[Task instructions]
Scan the records below for the line with "Electric cars park" and the line with "Image Injured people", and retype that range exactly, both ends included, pictures excepted.

[Dataset extract]

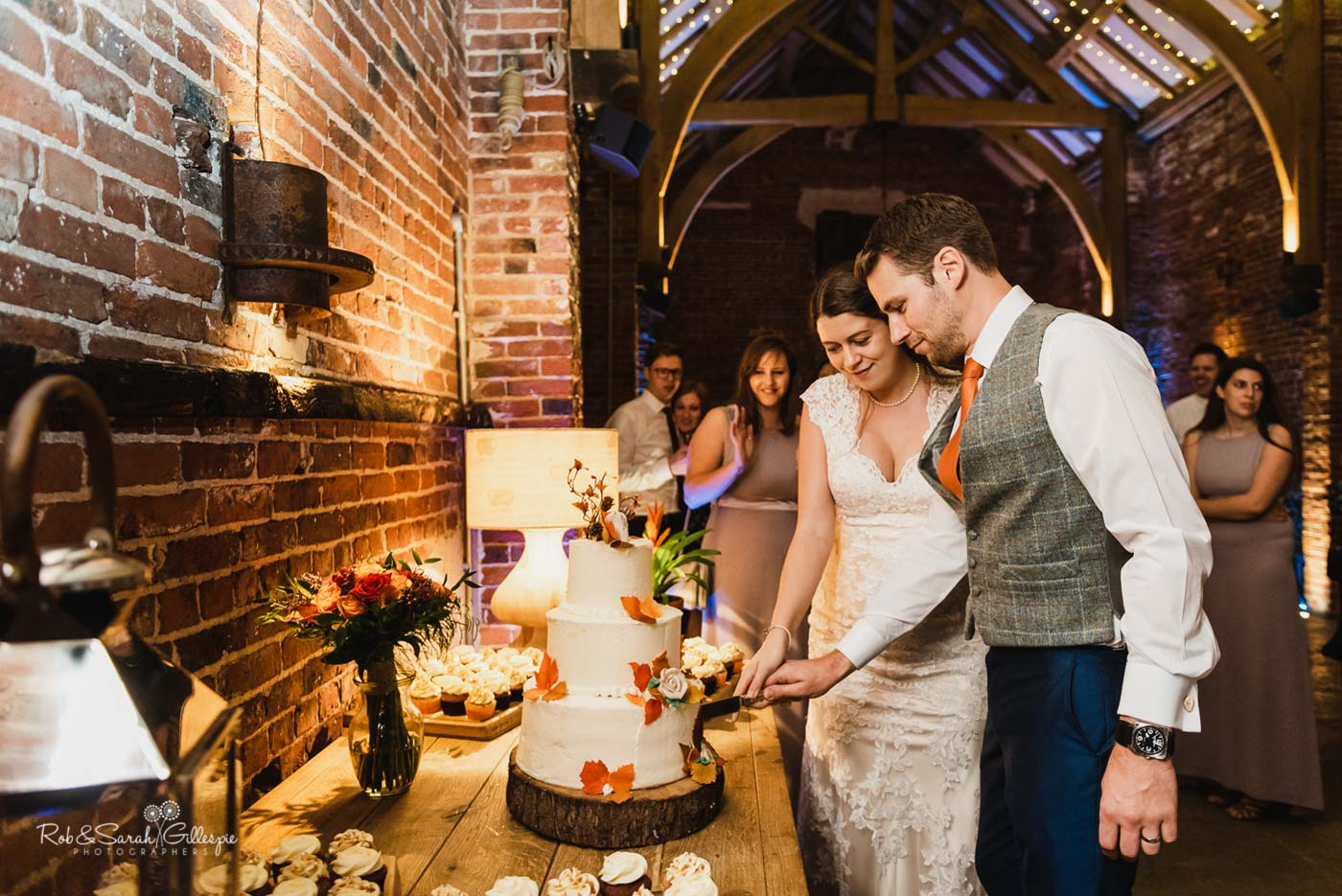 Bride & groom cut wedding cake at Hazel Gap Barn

[/Dataset extract]
[Dataset extract]

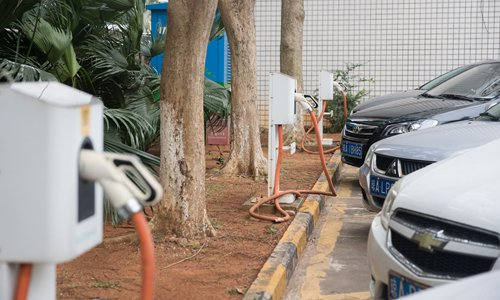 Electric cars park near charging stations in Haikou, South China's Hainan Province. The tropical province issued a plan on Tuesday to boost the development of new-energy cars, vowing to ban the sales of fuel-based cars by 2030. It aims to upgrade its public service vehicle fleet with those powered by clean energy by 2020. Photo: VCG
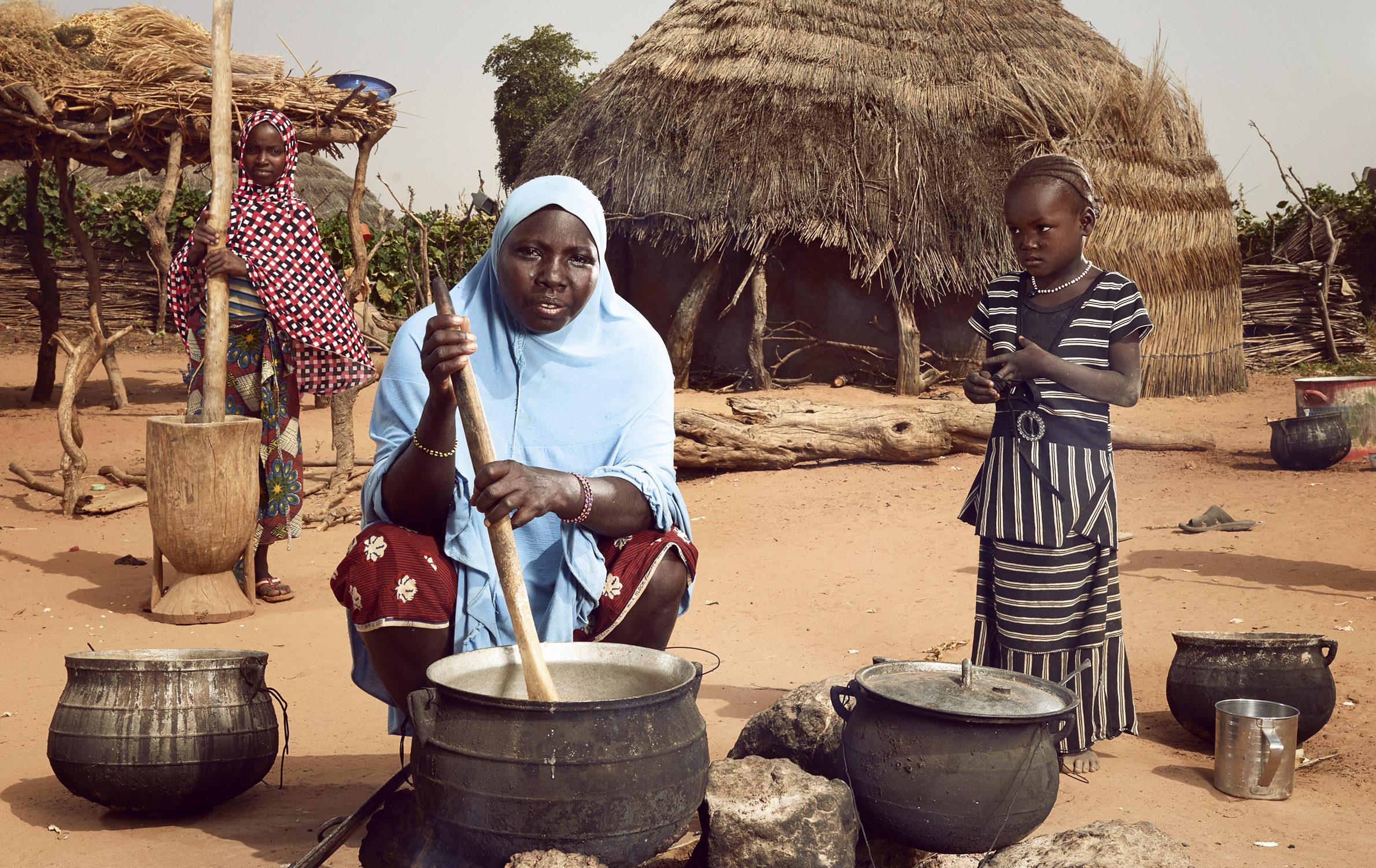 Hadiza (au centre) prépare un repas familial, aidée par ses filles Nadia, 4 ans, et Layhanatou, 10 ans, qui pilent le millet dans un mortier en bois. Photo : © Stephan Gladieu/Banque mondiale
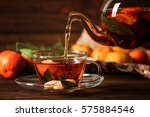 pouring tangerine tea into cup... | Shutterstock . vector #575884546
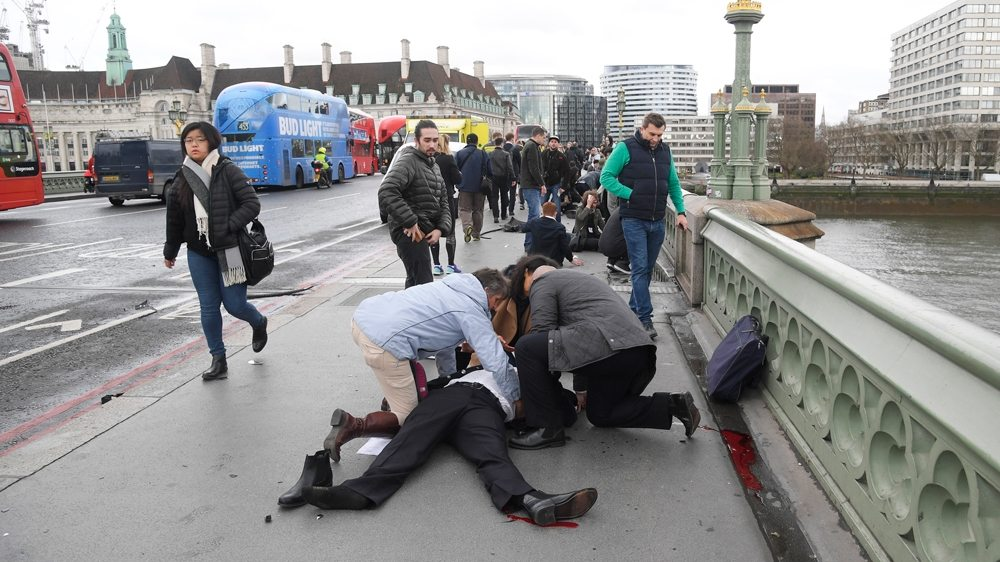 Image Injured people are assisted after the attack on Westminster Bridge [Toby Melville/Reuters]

[/Dataset extract]
[Dataset extract]

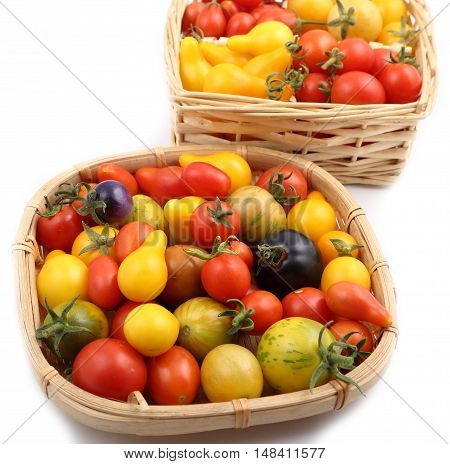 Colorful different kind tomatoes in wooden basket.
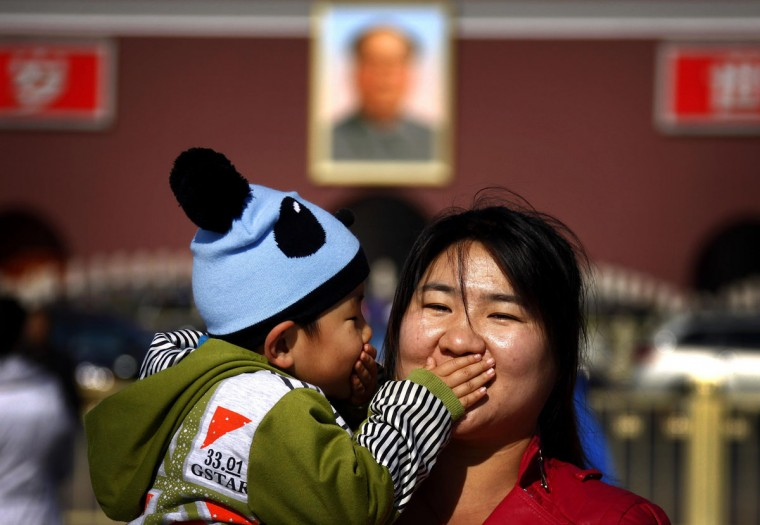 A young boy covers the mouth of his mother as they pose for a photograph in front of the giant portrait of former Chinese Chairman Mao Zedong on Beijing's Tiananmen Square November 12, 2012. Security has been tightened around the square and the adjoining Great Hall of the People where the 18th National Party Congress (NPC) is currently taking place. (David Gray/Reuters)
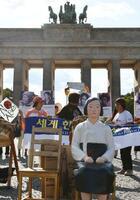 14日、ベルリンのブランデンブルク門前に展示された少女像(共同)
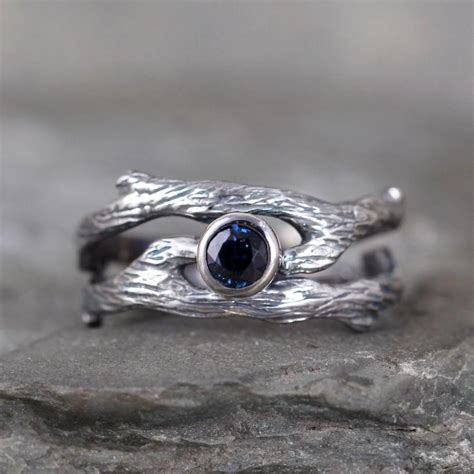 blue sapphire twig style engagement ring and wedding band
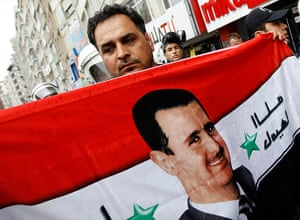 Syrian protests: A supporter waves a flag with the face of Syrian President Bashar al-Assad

[/Dataset extract]

[Exercise solution]
 Electric cars park near charging stations in Haikou, South China's Hainan Province. The tropical province issued a plan on Tuesday to boost the development of new-energy cars, vowing to ban the sales of fuel-based cars by 2030. It aims to upgrade its public service vehicle fleet with those powered by clean energy by 2020. Photo: VCG
 Hadiza (au centre) prépare un repas familial, aidée par ses filles Nadia, 4 ans, et Layhanatou, 10 ans, qui pilent le millet dans un mortier en bois. Photo : © Stephan Gladieu/Banque mondiale
 pouring tangerine tea into cup... | Shutterstock . vector #575884546
 Image Injured people are assisted after the attack on Westminster Bridge [Toby Melville/Reuters]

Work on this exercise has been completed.